Taking that idea quite literally, Joel and Small shot their album cover in a meat locker wearing fur-and-breastplate barbarian getups while surrounded by slabs of beef.

Issued in July 1970, their-self titled debut would prove to be their only release. Joel himself doesn’t recall the music fondly, later dubbing it “psychedelic bulls—” and “a colossal failure.” During an interview with Alec Baldwin for NPR in 2012, Joel said that “people went fleeing from the place” when they performed gigs.

“We were so loud,” he said. “You could see blood coming out of people’s ears. It was just horrible. Thank God it didn’t happen because I would’ve screamed myself right out of the business.”

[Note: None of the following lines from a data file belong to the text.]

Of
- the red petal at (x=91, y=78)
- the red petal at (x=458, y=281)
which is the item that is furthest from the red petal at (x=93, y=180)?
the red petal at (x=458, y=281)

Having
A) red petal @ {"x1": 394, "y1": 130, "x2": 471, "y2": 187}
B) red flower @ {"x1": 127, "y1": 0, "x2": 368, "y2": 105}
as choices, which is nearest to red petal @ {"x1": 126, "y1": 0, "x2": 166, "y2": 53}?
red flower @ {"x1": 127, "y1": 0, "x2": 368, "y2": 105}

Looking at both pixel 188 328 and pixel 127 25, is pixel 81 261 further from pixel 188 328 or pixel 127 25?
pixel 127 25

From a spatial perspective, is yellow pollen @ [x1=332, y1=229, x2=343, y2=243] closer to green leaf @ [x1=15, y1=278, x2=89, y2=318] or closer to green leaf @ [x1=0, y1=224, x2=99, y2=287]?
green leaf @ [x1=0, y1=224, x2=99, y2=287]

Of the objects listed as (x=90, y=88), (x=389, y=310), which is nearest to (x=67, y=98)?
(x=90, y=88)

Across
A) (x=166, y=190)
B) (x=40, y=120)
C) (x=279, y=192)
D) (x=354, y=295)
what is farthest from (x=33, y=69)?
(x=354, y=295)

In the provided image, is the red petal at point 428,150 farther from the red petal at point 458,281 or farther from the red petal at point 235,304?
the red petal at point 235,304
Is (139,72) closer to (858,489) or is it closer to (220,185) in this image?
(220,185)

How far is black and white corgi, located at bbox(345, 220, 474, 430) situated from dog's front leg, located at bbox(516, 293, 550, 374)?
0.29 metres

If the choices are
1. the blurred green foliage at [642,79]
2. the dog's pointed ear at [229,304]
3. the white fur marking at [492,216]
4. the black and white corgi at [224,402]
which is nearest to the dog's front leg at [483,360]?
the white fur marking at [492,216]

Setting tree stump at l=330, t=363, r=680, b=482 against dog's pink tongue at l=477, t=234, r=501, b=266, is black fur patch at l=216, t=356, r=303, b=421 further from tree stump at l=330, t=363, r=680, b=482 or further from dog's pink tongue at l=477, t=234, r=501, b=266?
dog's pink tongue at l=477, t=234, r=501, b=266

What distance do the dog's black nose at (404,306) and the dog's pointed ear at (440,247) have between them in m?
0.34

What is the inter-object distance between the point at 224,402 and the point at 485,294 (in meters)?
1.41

Soon, Joel decided to take a different approach to music. “I decided I no longer want[ed] to be a rock and roll star,” he said. “I got that out of my system. I was about 19 or 20. I want to write songs now.”

Today Joel is married to his fourth wife Alexis Roderick, with whom he shares daughters Della Rose, 3, and Remy Anne, 1. Joel also has a daughter Alexa Ray, 33, from his previous relationship to ex-wife Christie Brinkley.

In celebration of his 70th birthday, Joel will play to a sold-out crowd at New York City’s Madison Square Garden on Thursday night.

“On the one hand, I’m happy to be alive,” Joel recently told Rolling Stone of reaching the milestone. “On the other hand, I don’t know how much of a party I deserve just for making it to 70. I mean, it’s a work night — you can’t have birthday cake, you can’t do any of that stuff.”

“This is a Peter Pan kinda job,” he added. “You start out, and you’re young, and you’re rockin’ and rollin’, and that’s what you do all your life. You become a little myopic about how old you actually are. I see pictures of myself at the Garden recently, and I go, ‘That don’t look right.’ I got old, I lost my hair. I was never a matinee idol to begin with, and there I am onstage still doing the same job I was doing when I was 16.”